Jumping into home brewing by growing it all

After watching a rather inspiring Jamie and Jimmy’s Food Fight we decided we just had to brew our own beer. Jimmy made it look easy peasy and we had a lot of things growing we could flavor our beer with. Fresh honeycomb from the bees. Lemonbalm. etc etc.

Obviously I decided we should grow 100% of what we needed to brew. I started researching barley. I decided on trying Calypso barley for winter planting. Now, we have no idea if it will grow. It’s winter tolerant in Michigan, we have no idea about here. We bought seed from Schmidt Farms. They send us a bushel of untreated Calypso seed with the promise of Odyssey barley to try in the spring.

I never do anything “normal” and growing barley is no different.
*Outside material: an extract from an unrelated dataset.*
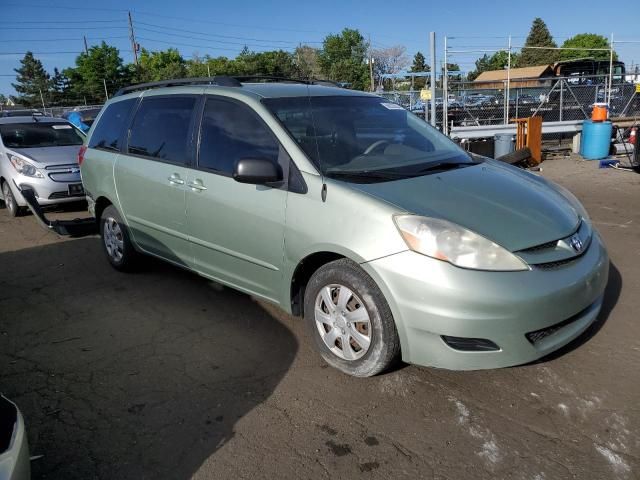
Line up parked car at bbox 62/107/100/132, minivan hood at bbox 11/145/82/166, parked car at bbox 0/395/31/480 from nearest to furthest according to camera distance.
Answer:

I planted a nice amount of it in the fenced off garden. I even watered that. I suppose that is my back up barley plan. That barley is likely to grow and succeed. The other plantings, who knows. Fascinated to find out! Some of it is going to be planted in the tree line. I’m interested to see how it does there. Some has already been planted in the un-planted kraters. Then we will plant a few of the bare spots on the land to see if it grows there. May go throw some in the dam area to see how it does there. Based on what grows where we’ll do our spring plantings maybe a tiny bit more structured.

So how am I planting it? Well that varies as well. In the garden I did till. *gasp* I know. Unfortunately the garden keeps getting broken into by chickens and ducks and they’d obliterated the mulch. We had A LOT of weeds growing in the garden and I’d done nothing about them. I could have mulched again but that wouldn’t help us horribly much when I wanted to plant immediately. So we borrowed a tiller and tilled it up. Then I spread the seeds around by hand and raked them in. Then watered. I’ve already chased the stupid ducks out once. I’m trying to keep the annoying creatures locked up. I have no idea how they are escaping the pen. It’s just a few of them that have figured it out, the smaller ones. Probably squeezing under the gate. Anyway, so if the darn birds don’t eat all the seed that one is a sure win for growing.
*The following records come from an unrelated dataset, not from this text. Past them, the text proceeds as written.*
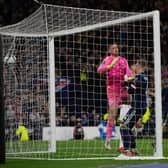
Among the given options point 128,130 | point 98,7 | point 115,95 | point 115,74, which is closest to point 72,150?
point 115,95

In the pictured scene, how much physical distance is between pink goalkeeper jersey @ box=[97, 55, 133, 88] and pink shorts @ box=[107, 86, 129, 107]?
0.25 feet

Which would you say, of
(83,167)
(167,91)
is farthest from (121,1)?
(83,167)

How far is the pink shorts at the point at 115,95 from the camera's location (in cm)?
1139

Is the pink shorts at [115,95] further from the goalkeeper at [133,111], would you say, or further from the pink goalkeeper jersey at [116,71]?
the goalkeeper at [133,111]

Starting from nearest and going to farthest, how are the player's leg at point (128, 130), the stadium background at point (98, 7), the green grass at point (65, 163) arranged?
the green grass at point (65, 163), the player's leg at point (128, 130), the stadium background at point (98, 7)

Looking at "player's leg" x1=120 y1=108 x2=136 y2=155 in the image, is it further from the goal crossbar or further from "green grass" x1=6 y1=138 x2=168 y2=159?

The kraters were planted by hand. I simply used my new weeding hoe to scratch a trench. Then the kids sprinkled seeds in and I covered it over and stomped it in.

I have no idea if this will work but hey, we’re experimenting here people!
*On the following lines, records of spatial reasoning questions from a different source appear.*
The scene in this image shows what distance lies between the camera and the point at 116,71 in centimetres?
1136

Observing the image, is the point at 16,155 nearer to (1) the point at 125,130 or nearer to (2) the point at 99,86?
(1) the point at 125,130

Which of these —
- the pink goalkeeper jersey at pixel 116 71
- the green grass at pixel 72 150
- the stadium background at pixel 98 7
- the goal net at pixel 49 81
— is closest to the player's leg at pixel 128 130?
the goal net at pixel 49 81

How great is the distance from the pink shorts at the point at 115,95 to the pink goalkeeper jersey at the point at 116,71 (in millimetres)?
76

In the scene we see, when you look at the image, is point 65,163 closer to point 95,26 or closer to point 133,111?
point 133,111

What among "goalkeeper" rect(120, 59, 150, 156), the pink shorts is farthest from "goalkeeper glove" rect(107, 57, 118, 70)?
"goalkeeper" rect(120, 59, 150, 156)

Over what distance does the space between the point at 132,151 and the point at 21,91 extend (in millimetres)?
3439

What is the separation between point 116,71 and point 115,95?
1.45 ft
The rest hasn’t been planted yet. We really need to get on it. Unfortunately the tractor battery was dead, dead, dead. We replaced it and now I just need a minute to go get the stuff ready for planting. We are going to plant the rest of the barley like we planted the sainfoin. Use the grader/scraper to rip up the top of the ground, sprinkle the seeds and then grade over it again.

Taking a little planting break with the pup.

Getting her out of the bucket is the hard part.

Coming soon is our hops plant which I believe I will keep inside until spring where it will hopefully be planted on our new pergola by the swim pond.

Wheat isn’t something we don’t have to plant. We get enough seed blowing over from the fields around us that we can just harvest wheat without effort. Now if the wheat grows like that, fingers crossed for this barley!